═══ Task inputs ═══

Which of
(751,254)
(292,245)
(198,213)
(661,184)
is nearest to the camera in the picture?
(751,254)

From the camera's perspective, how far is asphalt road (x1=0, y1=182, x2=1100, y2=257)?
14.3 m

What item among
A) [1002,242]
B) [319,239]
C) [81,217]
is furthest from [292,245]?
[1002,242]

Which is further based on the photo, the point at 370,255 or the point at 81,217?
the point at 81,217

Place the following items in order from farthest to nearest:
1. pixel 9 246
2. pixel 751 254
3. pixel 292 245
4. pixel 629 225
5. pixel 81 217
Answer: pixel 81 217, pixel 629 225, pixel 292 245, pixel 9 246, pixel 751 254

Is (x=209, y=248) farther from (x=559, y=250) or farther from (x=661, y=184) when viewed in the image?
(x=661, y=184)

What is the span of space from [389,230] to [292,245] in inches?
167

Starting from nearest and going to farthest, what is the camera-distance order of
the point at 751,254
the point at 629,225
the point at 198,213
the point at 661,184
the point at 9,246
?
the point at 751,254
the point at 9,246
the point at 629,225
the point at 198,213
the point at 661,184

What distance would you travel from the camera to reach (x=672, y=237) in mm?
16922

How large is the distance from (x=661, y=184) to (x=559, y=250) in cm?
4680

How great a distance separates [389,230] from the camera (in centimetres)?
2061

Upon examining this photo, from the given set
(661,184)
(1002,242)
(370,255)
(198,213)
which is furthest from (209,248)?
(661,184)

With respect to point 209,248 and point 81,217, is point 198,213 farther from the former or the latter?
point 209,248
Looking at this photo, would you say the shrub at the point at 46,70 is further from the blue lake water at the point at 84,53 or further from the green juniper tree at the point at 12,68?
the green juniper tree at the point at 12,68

═══
═══ Task inputs ═══

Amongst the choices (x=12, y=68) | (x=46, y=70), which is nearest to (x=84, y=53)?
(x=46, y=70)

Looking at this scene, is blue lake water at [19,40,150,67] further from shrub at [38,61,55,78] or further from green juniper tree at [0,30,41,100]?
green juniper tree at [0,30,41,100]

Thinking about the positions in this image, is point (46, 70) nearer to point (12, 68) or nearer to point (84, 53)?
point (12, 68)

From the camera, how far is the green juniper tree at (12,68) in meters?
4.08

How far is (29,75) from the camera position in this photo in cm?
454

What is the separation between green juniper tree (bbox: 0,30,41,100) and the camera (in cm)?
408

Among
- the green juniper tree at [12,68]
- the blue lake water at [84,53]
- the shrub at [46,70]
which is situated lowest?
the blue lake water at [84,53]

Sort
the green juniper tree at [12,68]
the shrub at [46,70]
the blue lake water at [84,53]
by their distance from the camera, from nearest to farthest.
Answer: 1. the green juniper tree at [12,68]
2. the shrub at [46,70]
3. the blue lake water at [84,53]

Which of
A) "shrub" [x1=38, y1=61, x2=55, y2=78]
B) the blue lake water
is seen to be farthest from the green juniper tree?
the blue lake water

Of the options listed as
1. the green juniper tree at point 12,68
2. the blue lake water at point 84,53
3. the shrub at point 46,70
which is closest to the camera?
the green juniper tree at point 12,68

═══
═══ Task inputs ═══

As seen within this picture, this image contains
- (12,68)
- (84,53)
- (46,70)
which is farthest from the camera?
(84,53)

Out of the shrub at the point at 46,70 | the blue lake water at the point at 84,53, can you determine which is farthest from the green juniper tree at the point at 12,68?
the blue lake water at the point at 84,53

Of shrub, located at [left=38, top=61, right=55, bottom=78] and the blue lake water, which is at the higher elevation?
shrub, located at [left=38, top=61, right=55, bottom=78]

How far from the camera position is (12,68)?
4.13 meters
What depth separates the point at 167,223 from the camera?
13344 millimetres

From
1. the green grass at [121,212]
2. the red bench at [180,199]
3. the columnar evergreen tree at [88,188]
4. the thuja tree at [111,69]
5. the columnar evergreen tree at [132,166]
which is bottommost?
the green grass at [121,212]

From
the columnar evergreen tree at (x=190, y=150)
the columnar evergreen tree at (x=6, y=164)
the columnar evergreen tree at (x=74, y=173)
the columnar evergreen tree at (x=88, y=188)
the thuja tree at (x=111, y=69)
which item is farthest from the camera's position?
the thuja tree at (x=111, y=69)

═══

-- Instruction --
Set down the items again verbatim, starting with the line that contains "As seen within" and going on through the line that contains "13344 millimetres", both of those lines included.

-- Output for this exercise --
As seen within this picture, this image contains
- (12,68)
- (84,53)
- (46,70)
which is farthest from the camera?
(84,53)

Out of the shrub at the point at 46,70 | the blue lake water at the point at 84,53, can you determine which is farthest from the green juniper tree at the point at 12,68?
the blue lake water at the point at 84,53

Of shrub, located at [left=38, top=61, right=55, bottom=78] and the blue lake water, which is at the higher elevation?
shrub, located at [left=38, top=61, right=55, bottom=78]

How far from the camera position is (12,68)?
4.13 meters
What depth separates the point at 167,223 from the camera?
13344 millimetres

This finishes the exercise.